## [What to produce]
Extend the passage on episodic acute and chronic stress below, starting right after its final sentence.

## [Text for analysis]
[Start of section]
Symptoms of Episodic Acute Stress
Suffers of episodic acute stress often times experience emotional distress. This emotional distress can cause anger or irritability, impatience, tend to be short tempered, and can experience anxiety and depression. They can suffer from cognitive distress and can have issues concentrating and compromised processing speed and learning abilities. They can have issues remembering things and can suffer from mental fatigue.
Muscle tension can be present in those suffering from episodic acute stress which can cause pain in the back, jaw and neck that can lead to pulled muscles, tendons and ligament problems. They can experience stomach, gut and bowel issues, heartburn, sweaty palms and heart palpitations as well as migraines, insomnia, and chest pains. Dealing with stress can also cause immune system compromises and can lead to frequent colds, flu, allergies, asthma and other immune system compromise illness.
Chronic stress is the most harmful type of stress and if left untreated for long periods of time, it can cause significant and irreversible damage mentally and physically. It can stem from prolonged trauma dating back to childhood. Traumas such as repeated abuse of any form, unemployment, long-term poverty, dysfunctional family, unhappy marriages, poor working conditions and substance abuse.
Suffers often times feel a sense of hopelessness and feel as though they can’t escape their stress and eventually give up on finding a solution to their pain. In this sense, people who suffer from chronic stress have the stress ingrained in their behavior, actions and emotions. The stress becomes part of them and they have slowly adapted to living with the stress that is in their life.
[End of section]
## [Extracted data]
[Start of section]
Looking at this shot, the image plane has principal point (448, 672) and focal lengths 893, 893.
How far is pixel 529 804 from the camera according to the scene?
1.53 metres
[End of section]
[Start of section]
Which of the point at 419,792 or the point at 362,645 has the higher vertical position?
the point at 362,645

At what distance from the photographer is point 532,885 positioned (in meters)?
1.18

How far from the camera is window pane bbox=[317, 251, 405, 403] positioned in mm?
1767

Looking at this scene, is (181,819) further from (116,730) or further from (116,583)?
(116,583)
[End of section]
[Start of section]
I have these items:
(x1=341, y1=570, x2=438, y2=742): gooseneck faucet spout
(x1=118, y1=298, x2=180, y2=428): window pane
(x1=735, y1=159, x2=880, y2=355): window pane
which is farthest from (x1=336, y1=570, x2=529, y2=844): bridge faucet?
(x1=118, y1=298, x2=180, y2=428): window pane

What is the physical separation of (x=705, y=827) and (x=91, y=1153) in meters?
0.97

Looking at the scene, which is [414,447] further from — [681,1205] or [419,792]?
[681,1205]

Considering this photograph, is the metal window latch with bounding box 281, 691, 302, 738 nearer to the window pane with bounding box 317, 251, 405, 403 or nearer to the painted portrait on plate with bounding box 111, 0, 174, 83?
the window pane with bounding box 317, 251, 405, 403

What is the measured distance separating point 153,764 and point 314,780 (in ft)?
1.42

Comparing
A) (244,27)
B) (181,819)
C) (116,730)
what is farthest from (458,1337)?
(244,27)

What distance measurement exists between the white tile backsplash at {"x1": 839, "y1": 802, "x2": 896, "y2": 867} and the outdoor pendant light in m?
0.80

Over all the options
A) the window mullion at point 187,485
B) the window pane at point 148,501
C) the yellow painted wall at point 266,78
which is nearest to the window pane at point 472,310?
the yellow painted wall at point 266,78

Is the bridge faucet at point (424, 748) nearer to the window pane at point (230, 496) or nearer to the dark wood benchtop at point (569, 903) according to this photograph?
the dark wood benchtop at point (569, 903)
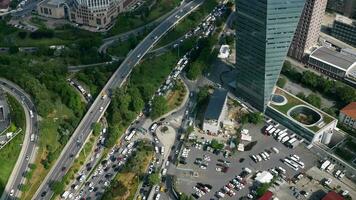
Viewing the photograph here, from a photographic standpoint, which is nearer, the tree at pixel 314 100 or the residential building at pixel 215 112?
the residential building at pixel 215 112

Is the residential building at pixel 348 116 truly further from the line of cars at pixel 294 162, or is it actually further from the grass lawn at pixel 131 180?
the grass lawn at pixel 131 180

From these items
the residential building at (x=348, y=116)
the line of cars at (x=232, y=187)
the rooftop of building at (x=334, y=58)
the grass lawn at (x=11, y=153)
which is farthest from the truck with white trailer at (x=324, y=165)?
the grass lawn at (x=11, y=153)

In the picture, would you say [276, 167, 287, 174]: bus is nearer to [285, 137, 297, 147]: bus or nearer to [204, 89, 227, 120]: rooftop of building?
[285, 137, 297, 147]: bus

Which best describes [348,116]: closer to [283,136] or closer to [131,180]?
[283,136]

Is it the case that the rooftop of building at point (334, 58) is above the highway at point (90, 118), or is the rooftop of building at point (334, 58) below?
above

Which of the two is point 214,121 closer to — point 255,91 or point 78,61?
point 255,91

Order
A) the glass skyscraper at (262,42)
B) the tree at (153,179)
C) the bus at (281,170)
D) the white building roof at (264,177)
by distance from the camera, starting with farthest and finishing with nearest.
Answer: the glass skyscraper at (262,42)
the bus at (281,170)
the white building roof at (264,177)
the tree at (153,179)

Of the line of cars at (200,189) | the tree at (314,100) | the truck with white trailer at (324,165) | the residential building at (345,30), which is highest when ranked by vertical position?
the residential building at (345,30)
[End of section]
## [Answer section]
The wear and tear on their bodies’ month after month and year after year can break down their bodies and their mentality. Being stressed out for such a long period of time can be hazardous and the mental breakdown can lead to suicide, strokes, heart attacks, homicide, violent actions and psychosis.
Symptoms of Chronic Stress
The symptoms of chronic stress are the same as the other types of stress, just more on a chronic and severe level. The symptoms last longer and may even be harder to manage. Most suffers of chronic stress don’t even realize they have chronic stress due to the adaptation of the stress over extended period of time.
Summing It Up
Everyone has experienced some sort of stress in their life at one point of time or another. Some may have experienced stress on a larger scale than others and have even experienced different symptoms than others. Stress affects us differently but it a natural occurrence that happens in our body to help prepare us for the fight or flight response. Even though we may want it to, our bodies can’t tell the difference between real danger or perceived danger when it releases cortisol and adrenaline into our bodies.
Just know that you are not a lone when dealing with stress. There are ways to manage the symptoms as well as professionals that can help treat stress. It is important to know what kind of stress you may be dealing with so you can know what kind of methods and treatments are available to you.